É ridículo, mas é só uma cueca o
que um deles quer pendurar para secar. E, folgando, vai enfiando o troço... Acontece que há tanta roupa
pra arranjar pro domingo que se avizinha que o vizinho resolve não deixar. E joga o treco no chão.
Os dois discutem. Todos estão agitados para ficar bonitos. Há mulheres para receber, filhos para beijar,
alguns lances para acertar e mesmo
falar de outras coisas, que de más intenções o lugar esteve cheio a semana toda.
Aquela besteira entre eles não vai
acabar bem, mas ainda é cedo para
saber. Por enquanto são os dois que
se partem nas pernadas.
Logo os outros que se chutavam
no campo de futebol juntam-se a
eles, no que são seguidos por muitos
outros, curiosos e torcedores de ver
até onde o circo ia queimar. Todos
vão se danar neste inferno, mas estão acostumados a lidar com a vida
assim, do jeito que as suas vidas lidaram com eles.
Os guardas, protegidos pelos muros e cancelas, se assustam com o tamanho da balbúrdia. As feras soltas
são muitas e nem estão domesticadas! Resolvessem virar bichos, não
haveria grade ou guarda penitenciária para conter a sua fúria sanguinária!
Por isso os funcionários chamam
a polícia detestada pela maioria daqueles outros lá de baixo, onde a briga degenera em bandalheira, como a guerra fratricida da realidade brasileira.
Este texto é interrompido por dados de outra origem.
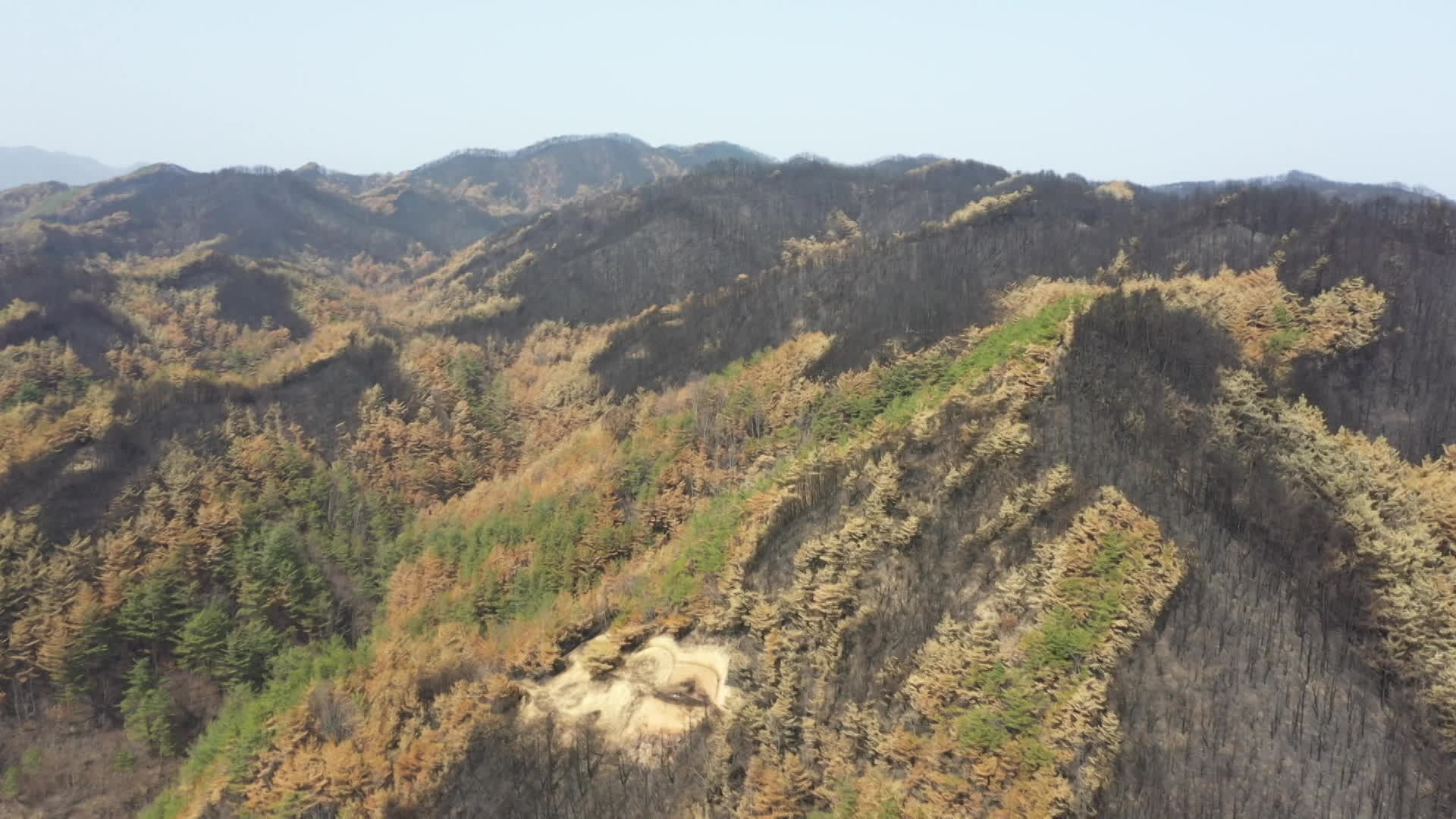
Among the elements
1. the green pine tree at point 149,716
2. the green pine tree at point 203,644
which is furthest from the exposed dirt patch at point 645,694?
the green pine tree at point 203,644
Chegam os assessores engravatados e telefonemas atrapalhados são
disparados até atingirem os maiores
líderes dentre eles, que estão ocupados com tudo num dia de eleição,
menos com aqueles que não votam,
não se elegem e, no máximo, representam os milhões que votarão com
o estômago e o intestino.
É uma porcaria mesmo. Esse era o
valor da vida então...
Aqui não é diferente agora, mas o
acerto de contas, naquela hora, sai
do varal do quintal e contagia dentro
da "Casa", invadindo o pavilhão, as
alas e as celas onde os "reeducandos" deveriam repousar e aprender.
São capazes de aprender a apanhar! E o pau segue comendo como
se fosse a coisa mais natural do
mundo em que nasceram.
O mais burro -ou seria apenas ingênuo demais de não imaginar o que
mais poderia acontecer?- ainda se
tranca e dá a chave ao carcereiro!
Disse que "iriam resolver a coisa entre eles", como se houvesse assunto
privado na latrina em que se encontravam.
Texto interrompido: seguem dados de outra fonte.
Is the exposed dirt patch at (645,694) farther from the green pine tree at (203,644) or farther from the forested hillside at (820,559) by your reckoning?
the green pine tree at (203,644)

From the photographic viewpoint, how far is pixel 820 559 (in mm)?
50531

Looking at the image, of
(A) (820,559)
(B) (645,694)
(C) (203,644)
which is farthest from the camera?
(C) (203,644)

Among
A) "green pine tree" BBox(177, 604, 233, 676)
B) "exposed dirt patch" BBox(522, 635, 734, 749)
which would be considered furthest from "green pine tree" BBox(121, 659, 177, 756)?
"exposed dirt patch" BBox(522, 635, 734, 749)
Não há reféns, nem bandidos armados, mas os coturnos dos homens
blindados são ouvidos.
Estão prestes a serem servidos...
O banquete será longo, seco e obscuro.
A luz foi cortada. A água que sobrou está minando na parede como
se mandasse um recado aos experientes, mas parece que só mesmo
os insanos conseguem dar ouvidos
às súplicas dos inocentes.
As súplicas serão caladas na porrada.
Há baionetas improvisadas, facas
e estiletes para serem arremessados
e espetados uns nos outros, que essa
convivência nunca foi fácil para ninguém.
De um lado estão mais de três centenas e meia de agentes da lei com
carteira assinada por salários suicidas; do outro, mais de mil iletrados
desempregados que tiveram o azar
de nascer no lugar errado ou terem
se desencaminhado na insatisfação
mesquinha dos seus desejos.
Mesquinharia, de todo modo, ainda está por vir... Porque apesar de
ninguém ter nada a perder, resolveram deixar a sanha da morte pegar
tudo o que pudesse ganhar, numas
rajadas de ignorância que fizeram as
escolas e bibliotecas da região fecharem de vergonha da civilização que
defendem em seus livros!
Todos puderam ouvir os gritos
que os cachorros deram, bem como
os latidos dos homens que ajudavam, ganindo desesperados pelos
corredores.
Foram 111 os presuntos desossados ao fim de tudo, segundo as autoridades. "Eram mais de 400", segundo alguns malucos miseráveis que
asseguraram ter visto cadáveres como eles arremessados no lixo!
As cadeias de TV ficaram agitadas
para o deleite da insegurança.
Algumas cabeças foram cortadas e
assessores perderam o emprego,
mas ganharam imunidades e aposentadoria... Ainda hoje são condecorados por bravura. Policiais, é claro. Quanto aos 111 empilhados do
outro lado e que exalam há 15 anos
nesta longa noite dos paulistanos, o
Estado tapa o nariz, a justiça os
olhos e o cidadão dorme o sono que
merece...
E ai de quem discordar, não é mesmo?